In Australia a community pharmacy-based asthma care model based on national guidelines (the NAC Six Step Asthma Management Plan) has been developed in consultation with pharmacists and was tested in a small pilot study.26 This model has subsequently been refined to become the Pharmacy Asthma Care Program (PACP). The objective of the current study was to implement the PACP in three Australian states (New South Wales, Queensland and Victoria) and evaluate its effect on asthma control and other clinical and humanistic patient outcomes.

METHODS

Study design

The study used a multi-site randomised intervention versus control repeated measures design. Based on detecting a 23% change in asthma severity26 with 90% power at the 5% significance level, and allowing for a 25% dropout rate and a cluster effect, a sample size of 195 in each group was determined. It was anticipated that a minimum of 40 pharmacies would be needed, recruiting an estimated 10 patients per pharmacy.
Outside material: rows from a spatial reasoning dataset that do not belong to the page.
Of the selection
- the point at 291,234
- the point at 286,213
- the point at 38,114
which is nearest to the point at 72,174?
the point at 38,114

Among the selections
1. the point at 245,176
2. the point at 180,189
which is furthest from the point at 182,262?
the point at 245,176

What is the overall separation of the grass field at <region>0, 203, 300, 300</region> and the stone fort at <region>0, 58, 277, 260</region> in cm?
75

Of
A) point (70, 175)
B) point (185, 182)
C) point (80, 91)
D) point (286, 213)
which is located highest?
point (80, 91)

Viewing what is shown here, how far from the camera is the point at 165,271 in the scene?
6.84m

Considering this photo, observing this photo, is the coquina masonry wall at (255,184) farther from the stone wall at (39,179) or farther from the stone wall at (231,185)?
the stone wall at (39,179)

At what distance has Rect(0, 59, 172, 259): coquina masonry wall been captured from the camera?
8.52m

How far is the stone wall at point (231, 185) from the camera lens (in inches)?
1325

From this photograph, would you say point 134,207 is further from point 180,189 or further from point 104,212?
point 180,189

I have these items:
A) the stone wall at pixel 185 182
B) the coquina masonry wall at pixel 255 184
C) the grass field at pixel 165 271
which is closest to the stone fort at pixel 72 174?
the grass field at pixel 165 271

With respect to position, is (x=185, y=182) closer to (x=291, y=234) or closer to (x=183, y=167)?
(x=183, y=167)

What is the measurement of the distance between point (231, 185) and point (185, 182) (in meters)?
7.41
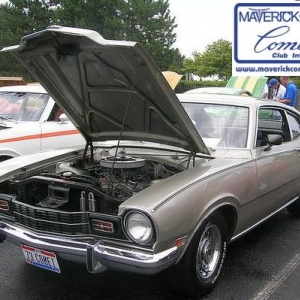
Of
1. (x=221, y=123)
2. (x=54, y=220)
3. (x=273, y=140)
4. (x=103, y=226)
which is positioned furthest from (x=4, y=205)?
(x=273, y=140)

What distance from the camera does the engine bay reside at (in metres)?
3.19

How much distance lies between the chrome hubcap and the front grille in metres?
0.88

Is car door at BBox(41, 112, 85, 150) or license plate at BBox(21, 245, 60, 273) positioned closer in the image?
license plate at BBox(21, 245, 60, 273)

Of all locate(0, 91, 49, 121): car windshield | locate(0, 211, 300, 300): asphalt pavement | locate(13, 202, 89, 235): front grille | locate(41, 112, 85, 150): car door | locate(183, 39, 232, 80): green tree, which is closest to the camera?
locate(13, 202, 89, 235): front grille

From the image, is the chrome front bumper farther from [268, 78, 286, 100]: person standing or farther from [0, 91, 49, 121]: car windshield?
[268, 78, 286, 100]: person standing

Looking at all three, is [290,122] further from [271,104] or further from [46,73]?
[46,73]

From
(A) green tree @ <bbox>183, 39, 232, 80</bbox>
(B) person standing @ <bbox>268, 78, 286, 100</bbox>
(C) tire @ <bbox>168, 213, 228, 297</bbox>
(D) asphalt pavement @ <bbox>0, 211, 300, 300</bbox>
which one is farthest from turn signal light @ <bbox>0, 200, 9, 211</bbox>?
(A) green tree @ <bbox>183, 39, 232, 80</bbox>

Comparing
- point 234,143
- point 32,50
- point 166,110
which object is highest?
point 32,50

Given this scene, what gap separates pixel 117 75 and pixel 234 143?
4.15 feet

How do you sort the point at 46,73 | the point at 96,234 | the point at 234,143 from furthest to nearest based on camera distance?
the point at 234,143 → the point at 46,73 → the point at 96,234

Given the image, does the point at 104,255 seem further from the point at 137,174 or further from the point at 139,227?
the point at 137,174

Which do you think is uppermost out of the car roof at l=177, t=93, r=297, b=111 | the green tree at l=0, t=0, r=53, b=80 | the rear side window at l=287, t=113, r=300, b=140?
the green tree at l=0, t=0, r=53, b=80

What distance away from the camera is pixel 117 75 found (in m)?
3.49

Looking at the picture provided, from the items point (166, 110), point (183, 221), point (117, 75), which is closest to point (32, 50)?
point (117, 75)
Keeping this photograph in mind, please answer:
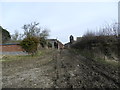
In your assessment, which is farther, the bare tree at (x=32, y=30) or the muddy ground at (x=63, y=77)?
the bare tree at (x=32, y=30)

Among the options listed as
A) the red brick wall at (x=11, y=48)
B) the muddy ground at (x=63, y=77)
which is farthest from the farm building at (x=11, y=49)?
the muddy ground at (x=63, y=77)

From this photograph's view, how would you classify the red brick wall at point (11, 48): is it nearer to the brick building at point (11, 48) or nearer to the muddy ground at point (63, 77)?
the brick building at point (11, 48)

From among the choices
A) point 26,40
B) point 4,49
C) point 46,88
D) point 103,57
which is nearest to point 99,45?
point 103,57

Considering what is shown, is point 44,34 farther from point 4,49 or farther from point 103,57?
point 103,57

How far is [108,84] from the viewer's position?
16.3 ft

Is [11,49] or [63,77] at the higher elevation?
[63,77]

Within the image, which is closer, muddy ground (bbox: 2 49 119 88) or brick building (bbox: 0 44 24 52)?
muddy ground (bbox: 2 49 119 88)

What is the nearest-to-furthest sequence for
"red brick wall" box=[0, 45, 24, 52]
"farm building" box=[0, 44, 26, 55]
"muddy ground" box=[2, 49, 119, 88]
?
"muddy ground" box=[2, 49, 119, 88], "farm building" box=[0, 44, 26, 55], "red brick wall" box=[0, 45, 24, 52]

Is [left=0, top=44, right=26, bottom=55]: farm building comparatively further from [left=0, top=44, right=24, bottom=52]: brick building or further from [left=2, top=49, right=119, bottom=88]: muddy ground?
[left=2, top=49, right=119, bottom=88]: muddy ground

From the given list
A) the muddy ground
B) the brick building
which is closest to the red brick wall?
the brick building

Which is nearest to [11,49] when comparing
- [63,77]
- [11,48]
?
[11,48]

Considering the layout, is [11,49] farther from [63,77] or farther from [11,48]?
[63,77]

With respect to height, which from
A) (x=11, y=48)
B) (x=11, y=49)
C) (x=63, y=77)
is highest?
(x=63, y=77)

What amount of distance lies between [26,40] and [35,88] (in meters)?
15.8
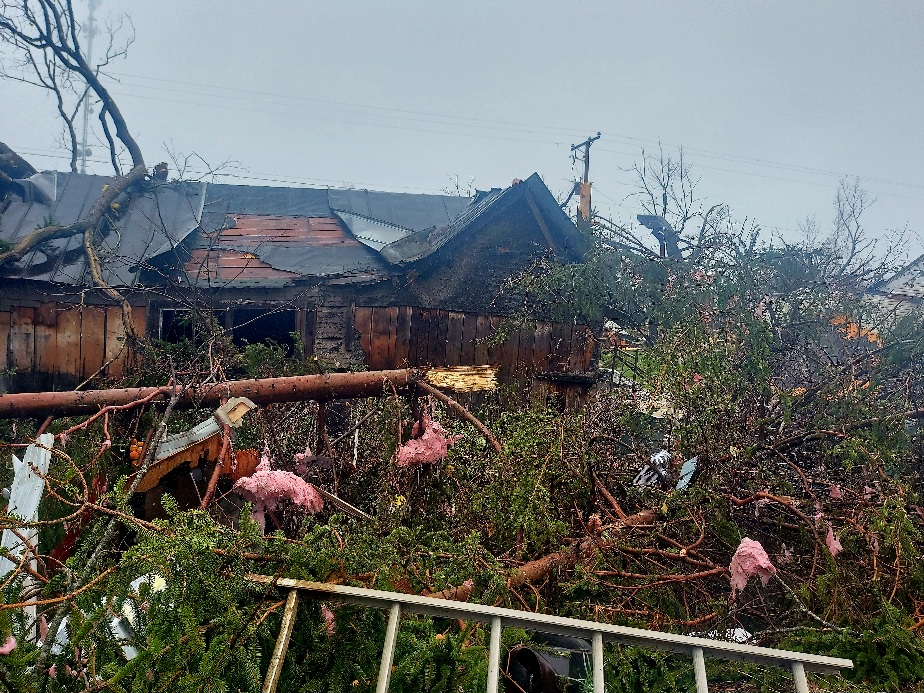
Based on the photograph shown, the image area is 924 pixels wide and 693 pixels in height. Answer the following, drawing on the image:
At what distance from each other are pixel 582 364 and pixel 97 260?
6508 mm

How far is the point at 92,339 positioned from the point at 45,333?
2.00 feet

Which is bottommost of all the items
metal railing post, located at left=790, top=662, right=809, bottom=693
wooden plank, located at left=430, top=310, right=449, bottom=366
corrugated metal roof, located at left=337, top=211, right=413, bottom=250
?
metal railing post, located at left=790, top=662, right=809, bottom=693

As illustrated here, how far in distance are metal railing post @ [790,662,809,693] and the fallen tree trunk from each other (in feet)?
9.27

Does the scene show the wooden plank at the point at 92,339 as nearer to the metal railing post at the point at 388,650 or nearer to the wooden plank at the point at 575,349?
the wooden plank at the point at 575,349

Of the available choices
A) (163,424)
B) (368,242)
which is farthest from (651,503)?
(368,242)

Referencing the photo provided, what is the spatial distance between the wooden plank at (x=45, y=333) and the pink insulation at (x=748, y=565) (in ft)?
26.6

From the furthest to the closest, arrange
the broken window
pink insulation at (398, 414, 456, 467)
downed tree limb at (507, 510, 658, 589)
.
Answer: the broken window < pink insulation at (398, 414, 456, 467) < downed tree limb at (507, 510, 658, 589)

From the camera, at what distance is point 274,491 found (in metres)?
3.20

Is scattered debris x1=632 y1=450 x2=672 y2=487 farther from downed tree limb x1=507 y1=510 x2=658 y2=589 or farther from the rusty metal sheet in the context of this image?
the rusty metal sheet

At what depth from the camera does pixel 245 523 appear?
180 cm

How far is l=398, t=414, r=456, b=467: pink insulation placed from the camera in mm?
3629

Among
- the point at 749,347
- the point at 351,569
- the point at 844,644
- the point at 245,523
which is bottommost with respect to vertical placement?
the point at 844,644

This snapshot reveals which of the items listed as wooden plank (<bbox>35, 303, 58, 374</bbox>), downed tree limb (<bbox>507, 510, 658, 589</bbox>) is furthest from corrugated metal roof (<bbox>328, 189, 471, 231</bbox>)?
downed tree limb (<bbox>507, 510, 658, 589</bbox>)

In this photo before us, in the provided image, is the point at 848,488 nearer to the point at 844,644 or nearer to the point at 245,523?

Approval for the study was given by the human research ethics committees of the University of Sydney, Monash University, Charles Sturt University and the University of Queensland. Written informed consent was obtained from all participating pharmacists and subjects. The study was initiated in November 2004 and completed in July 2005.

Pharmacists and patients

The sampling frame was all Quality Care Pharmacy Program (QCPP) accredited pharmacies (www.qcpp.com) in New South Wales, Victoria and Queensland located within 300 km of any of the four participating institutions. To ensure that rural and urban pharmacies were represented, the Pharmacy Access/Remoteness Index of Australia (PhARIA; www.gisca.adelaide.edu.au/projects/pharia.html) was used to stratify pharmacies. Invitations to participate in the study were made to 174 pharmacies, 65% of which were selected by random number generation from PhARIA 1 (highly accessible) and 35% from PhARIA ⩾2 (accessible to very remote). The proportions of PhARIA 1 and ⩾2 reflect population distribution in Australia.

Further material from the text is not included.